Director of Mat Kilau ‘happiest filmmaker in the world’ despite all the criticism
The director of Malaysia’s highest-grossing film, Syamsul Yusof, has finally responded to criticisms towards his film Mat Kilau: Kebangkitan Pahlawan, which has received a new round of negative reviews after the movie started streaming on Netflix last week.
In an interview with a local news portal, the 38-year-old said he was the “happiest director in the world” to know that people were reacting both positively and negatively towards his film, which collected RM97 million (US$21.8 million) in ticket sales during its theatrical run after it premiered in cinemas on June 23.
He continued by saying that it was typical for a director to elicit such reactions, and he’s experienced that even with his films that were box office successes.
Syamsul said he is content and grateful that the movie is trending because of all the reviews, good and bad.
“Whether they are favourable or unfavourable remarks, we will still rejoice.”
Mat Kilau: Kebangkitan Pahlawan is inspired by Mat Kilau, a local historical figure from the late 19th century who fought against the British in Pahang before the country gained its independence. It stars Adi Putra, Beto Kusyairy, Fattah Amin, Johan Asri and Rahim Razali.
The critics say the movie shows a lack of fundamental filmmaking skills and a desperation to deliver a biased, ahistorical message while hiding behind the word “fictional”.

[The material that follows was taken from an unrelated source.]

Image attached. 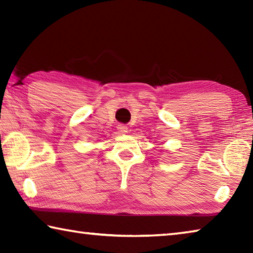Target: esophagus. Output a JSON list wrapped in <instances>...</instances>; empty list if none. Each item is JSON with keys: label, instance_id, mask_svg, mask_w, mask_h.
<instances>
[{"label": "esophagus", "instance_id": "34e87169", "mask_svg": "<svg viewBox=\"0 0 253 253\" xmlns=\"http://www.w3.org/2000/svg\"><path fill=\"white\" fill-rule=\"evenodd\" d=\"M117 130H118L119 132H121V134H125V132H127L128 128H127V126H125V125H118Z\"/></svg>", "mask_w": 253, "mask_h": 253}]
</instances>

Many Twitter users complained that the film’s camerawork was terrible and that the script is overdramatic since most of its characters speak in formal Malay, leaving viewers to wonder if that was really how people spoke back then.
While the film states that it is a work of fiction, many were uncomfortable with the way it portrays non-Malays as the bad guys or boogeymen.
In the movie, Sikh guards act cruelly towards Malays and only loyal to their British counterparts, while a Chinese character plays the bad tauke (business owner) who is only interested in dealing with the British and has no problem forsaking the Malay people.
“There’s a reason why Mat Kilau was put on Netflix. Now many people know that this film is really bad.”